特殊情况：如果 ratio_channels_to_ablate == 1.0，则选择所有通道。self.indices 被设置为所有通道的索引，并直接返回。
获取显著区域掩码：调用 self.objectiveness_mask_from_svd(activations) 得到 projection 掩码。
计算每个通道的评分：
•遍历 activations 中的每个通道 channel（形状为 (H, W)）。
•对该通道的激活值取绝对值，并归一化到 [0, 1]（normalized）。
•计算评分 score：(projection * normalized).sum() / normalized.sum()。
•projection * normalized：将归一化的通道激活图与"显著区域"掩码进行逐元素相乘。这相当于只保留了在"显著区域"内的激活值。
•.sum()：对这些保留的值求和。
•/ normalized.sum()：除以该通道所有归一化激活值的总和。这可以看作是"显著区域内的激活强度"占"总激活强度"的比例。
•将每个通道的 score 添加到 scores 列表。
选择通道索引：
•indices = list(np.argsort(scores))：将 scores 按升序排序，得到索引列表。
•high_score_indices = indices[::-1][:int(len(indices) * ratio_channels_to_ablate)]：取评分最高的前 ratio_channels_to_ablate 比例的通道索引。
•low_score_indices = indices[:int(len(indices) * ratio_channels_to_ablate)]：取评分最低的前 ratio_channels_to_ablate 比例的通道索引。（注意：这个逻辑可能存在问题，通常我们只关心高分或低分通道，同时取两者意义不明。）
•self.indices = np.int32(high_score_indices + low_score_indices)：将高分和低分通道的索引合并，并转换为整数数组，存储在 self.indices 中。

输出：

返回 self.indices，即选定的要被消融的通道索引数组。

目的：

提供一种启发式方法来筛选出"最值得"或"最不值得"消融的通道，以优化 Ablation-CAM 的过程。

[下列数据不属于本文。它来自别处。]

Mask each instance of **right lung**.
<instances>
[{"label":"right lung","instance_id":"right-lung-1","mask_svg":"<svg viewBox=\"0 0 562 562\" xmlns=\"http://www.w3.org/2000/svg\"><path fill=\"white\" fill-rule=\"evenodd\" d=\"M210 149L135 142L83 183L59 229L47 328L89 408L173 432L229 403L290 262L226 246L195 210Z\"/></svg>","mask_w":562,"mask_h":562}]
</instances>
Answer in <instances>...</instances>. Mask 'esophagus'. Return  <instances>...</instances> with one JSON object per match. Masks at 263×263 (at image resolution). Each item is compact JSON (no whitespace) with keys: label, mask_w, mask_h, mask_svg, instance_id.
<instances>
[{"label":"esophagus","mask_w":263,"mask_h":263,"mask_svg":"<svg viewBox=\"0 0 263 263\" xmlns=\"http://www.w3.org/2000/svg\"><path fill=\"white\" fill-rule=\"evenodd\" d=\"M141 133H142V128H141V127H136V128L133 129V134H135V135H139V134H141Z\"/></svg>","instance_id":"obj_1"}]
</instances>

4. set_next_batch(self, input_batch_index, activations, num_channels_to_ablate)

python 复制代码

    def set_next_batch(
            self,
            input_batch_index,
            activations,
            num_channels_to_ablate):
        """ This creates the next batch of activations from the layer.
            Just take corresponding batch member from activations, and repeat it num_channels_to_ablate times.
        """
        self.activations = activations[input_batch_index, :, :, :].clone(
        ).unsqueeze(0).repeat(num_channels_to_ablate, 1, 1, 1)

功能：

为下一次前向传播准备和设置要被修改的激活数据。这是 Ablation-CAM 实现的关键步骤，因为它决定了在 call 中将要操作的数据。

输入：

•input_batch_index: 当前处理的输入样本在批次中的索引。

•activations: 目标层的完整激活值，形状为 (B, C, H, W)，其中 B 是批次大小。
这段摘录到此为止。